It’s the bleak midwinter, and most of my House Over Head budget is still going to doors. The upstairs bedrooms need new closet doors—boring but necessary. So I can’t make big, high-impact changes, but I’m feeling the need to make some kind of change. My tables have been the focus of this energy lately. The most recent subject is our old oak coffee table.
Sure, it’s homely, but it’s also incredibly sturdy. We bought it at an unstained furniture store in our second year of marriage.
I’ve grown tired of it, but my biggest beef with it is that it’s realy tall for a coffee table. This is the table in front of the television, so it’s basically a glorified footrest. And it doesn’t make sense to upgrade to a nicer coffee table right now. My kids jump off it onto the couch all the time. They dance on it, flip it over and pretend it’s a pirate ship, and flip it back over and play like it’s a diving board. So I was just looking to tweak it. I wanted to make it less tiresome-looking and adjust it to a more comfortable height.

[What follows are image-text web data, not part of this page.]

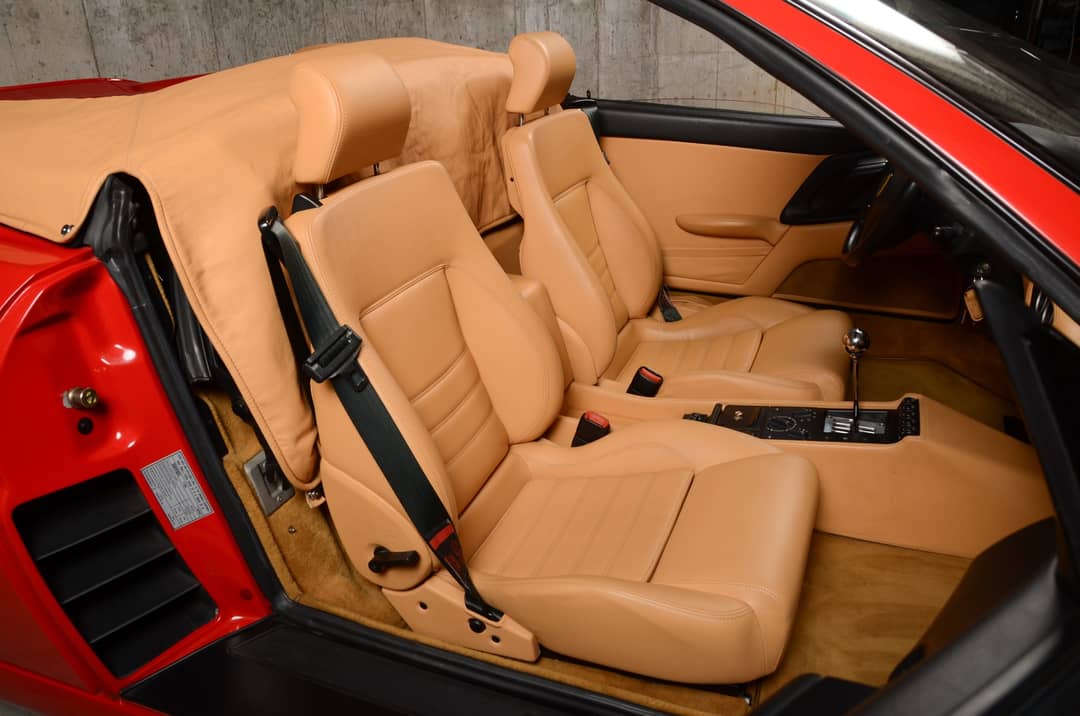 1996 Ferrari F355 Spider 2dr Convertible — photo 16
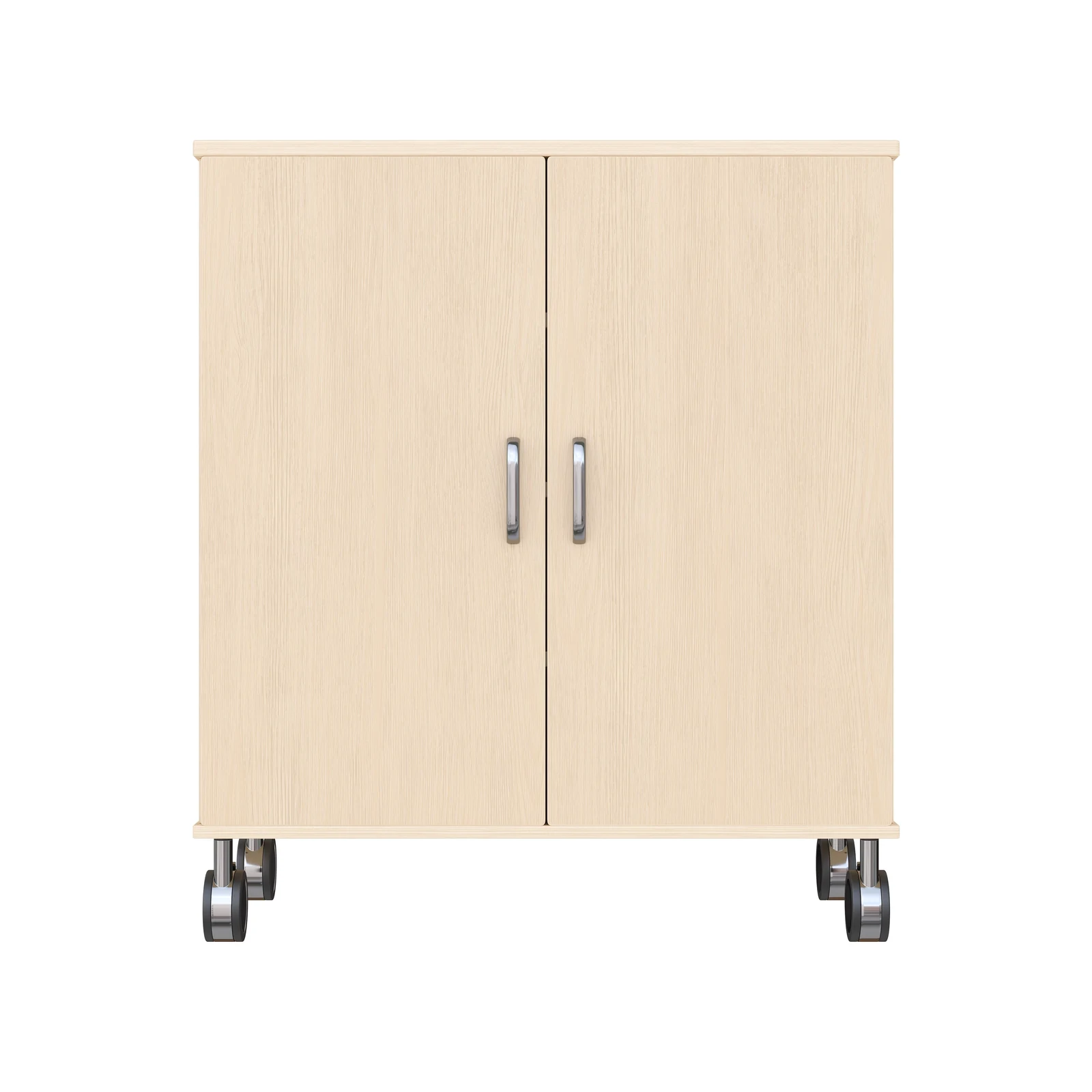 Armoire à Rayonnages 79-80, 2 Portes (avec roulettes équipées de freins de stationnement) – KB1-DG25216-30-R_05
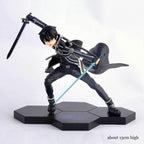 Sword Art Online GGO Kirito Action Figure - Kirito-C nocolorbox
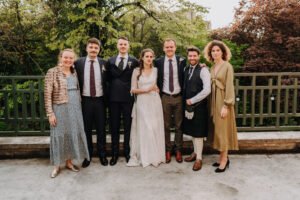 Mariage au pavillon du lac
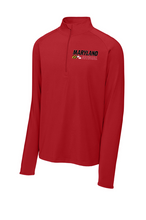 Load image into Gallery viewer, Maryland National Lacrosse Adult Performance 1/4-Zip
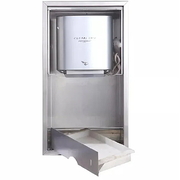 Máy sấy tay cảm ứng âm tường Miken MKST-50688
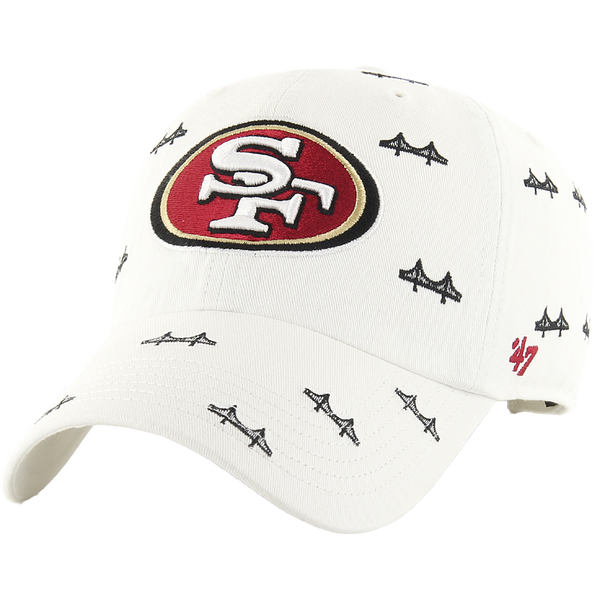 Women's 49ers Confetti 47 Clean Up – Sports Basement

So, a few weeks ago, I—very carefully—cut about a inch and a half off each leg with my mitre saw. Don’t try this at home. I turned it on its side and propped it up against the workbench in my garage. I built a stable base for the leg I wasn’t trimming and then did my best to make sure it would remain stable while I made my cut. I would yell at my husband if I saw him attempting this. But, even though it sounds risky, I’m pretty paranoid about safety, especially while using high-powered saws, so it was never actually risky.
It’s now about 16 and a half inches tall. Crazy that such a small amount makes much of a difference, but it does.
After I addressed the function, I focused on form. I saw this desk while flipping through a Pottery Barn catalog. It’s part of their Dawson collection. The lines of the piece look a bit like my humble table, and I really like the weathered black finish. I wanted to pump up the contrast between the table and the couch. I had an almost-full can of black Rust-Oleum spray paint in semi-gloss in the garage. Normally, I wouldn’t want the shiny finish for a weathered look, but since I was going to give it a weathered look, I didn’t think it would matter much.
I sanded it before I painted it. I also hit it a few times with a hammer. Most of the distressing was done by my children naturally over time, but I added a few more dents for good measure.
As soon as I painted it, I was seriously questioning my decision. It looked like an extremely beat up LACK table from IKEA — not a good look for a table that projects a rustic vibe. Remember this post from last week on the creative process? This was stage 3.
Here it is in the garage with one thin coat of black spray paint. I’d already begun to rough up the top and edges in this photo because I was in a hurry to see if its look would be improved with sanding. Thankfully, it was. I ended up just going with the one coat of paint, since I wanted the oak grain to show through.
It took much longer to sand it than to paint it. I used a really fine sanding paper, and just kept going over it and wiping it down. After I got it to a good place, I wiped it down with antiquing glaze. I did this more for a protective coat than for an extra antiqued look. It also helped even out the sheen from the roughed-up semi-gloss paint.
Those brown blocks in the picture below are what I cut off the legs. The new height feels and looks better.
Here is one more after picture.
In one afternoon, I was able to tweak this piece to make it work better for us, improve its look, and keep the winter blues away. Win-win-win.